Exercise instructions.
Below are some records. Print exactly the lines between the one holding "Comment monter une roue vélo à rétropédalage" and the one holding "identifica-coches-volante-Porsche-918-spyder", inclusive, and nothing else.

Supplied records.
************

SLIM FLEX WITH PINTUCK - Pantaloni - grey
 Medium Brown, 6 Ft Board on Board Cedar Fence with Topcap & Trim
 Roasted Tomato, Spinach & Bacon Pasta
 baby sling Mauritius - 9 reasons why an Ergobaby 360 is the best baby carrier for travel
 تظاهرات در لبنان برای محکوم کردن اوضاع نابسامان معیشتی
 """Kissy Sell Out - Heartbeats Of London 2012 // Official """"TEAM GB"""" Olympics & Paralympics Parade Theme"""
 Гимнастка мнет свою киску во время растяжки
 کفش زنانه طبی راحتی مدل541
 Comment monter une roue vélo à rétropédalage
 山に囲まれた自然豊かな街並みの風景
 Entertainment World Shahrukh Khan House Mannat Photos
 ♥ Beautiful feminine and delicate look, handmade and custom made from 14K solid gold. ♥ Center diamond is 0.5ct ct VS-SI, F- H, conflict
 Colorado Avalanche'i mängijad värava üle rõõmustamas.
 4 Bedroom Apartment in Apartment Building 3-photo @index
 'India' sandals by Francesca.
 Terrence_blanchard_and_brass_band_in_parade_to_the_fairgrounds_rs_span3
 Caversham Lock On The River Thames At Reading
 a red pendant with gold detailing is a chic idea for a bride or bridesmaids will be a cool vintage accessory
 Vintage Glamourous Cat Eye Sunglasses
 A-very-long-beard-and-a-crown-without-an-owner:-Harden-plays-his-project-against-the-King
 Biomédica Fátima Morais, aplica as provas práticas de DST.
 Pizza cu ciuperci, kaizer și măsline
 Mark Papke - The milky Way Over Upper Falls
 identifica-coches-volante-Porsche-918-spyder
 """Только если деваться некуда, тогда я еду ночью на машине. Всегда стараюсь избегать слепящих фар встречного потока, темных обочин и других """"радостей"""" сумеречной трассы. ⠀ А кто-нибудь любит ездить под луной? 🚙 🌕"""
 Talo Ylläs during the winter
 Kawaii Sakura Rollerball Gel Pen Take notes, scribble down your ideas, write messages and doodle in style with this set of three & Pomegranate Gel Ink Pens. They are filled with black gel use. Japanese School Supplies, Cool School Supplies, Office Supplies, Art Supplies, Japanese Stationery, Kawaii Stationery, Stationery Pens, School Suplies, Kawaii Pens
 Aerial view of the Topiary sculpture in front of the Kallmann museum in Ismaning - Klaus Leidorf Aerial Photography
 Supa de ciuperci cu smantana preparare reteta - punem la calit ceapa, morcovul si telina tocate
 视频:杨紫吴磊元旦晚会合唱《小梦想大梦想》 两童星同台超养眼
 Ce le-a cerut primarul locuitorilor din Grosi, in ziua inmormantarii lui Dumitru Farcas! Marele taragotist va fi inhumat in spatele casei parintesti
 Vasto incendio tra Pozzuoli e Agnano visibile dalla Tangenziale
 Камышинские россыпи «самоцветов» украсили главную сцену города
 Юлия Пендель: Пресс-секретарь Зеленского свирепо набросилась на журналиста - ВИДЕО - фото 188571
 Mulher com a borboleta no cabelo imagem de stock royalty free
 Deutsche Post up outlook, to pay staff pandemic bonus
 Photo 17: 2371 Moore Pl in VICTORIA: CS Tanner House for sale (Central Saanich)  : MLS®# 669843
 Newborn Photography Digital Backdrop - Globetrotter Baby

************

Expected output.
 Comment monter une roue vélo à rétropédalage
 山に囲まれた自然豊かな街並みの風景
 Entertainment World Shahrukh Khan House Mannat Photos
 ♥ Beautiful feminine and delicate look, handmade and custom made from 14K solid gold. ♥ Center diamond is 0.5ct ct VS-SI, F- H, conflict
 Colorado Avalanche'i mängijad värava üle rõõmustamas.
 4 Bedroom Apartment in Apartment Building 3-photo @index
 'India' sandals by Francesca.
 Terrence_blanchard_and_brass_band_in_parade_to_the_fairgrounds_rs_span3
 Caversham Lock On The River Thames At Reading
 a red pendant with gold detailing is a chic idea for a bride or bridesmaids will be a cool vintage accessory
 Vintage Glamourous Cat Eye Sunglasses
 A-very-long-beard-and-a-crown-without-an-owner:-Harden-plays-his-project-against-the-King
 Biomédica Fátima Morais, aplica as provas práticas de DST.
 Pizza cu ciuperci, kaizer și măsline
 Mark Papke - The milky Way Over Upper Falls
 identifica-coches-volante-Porsche-918-spyder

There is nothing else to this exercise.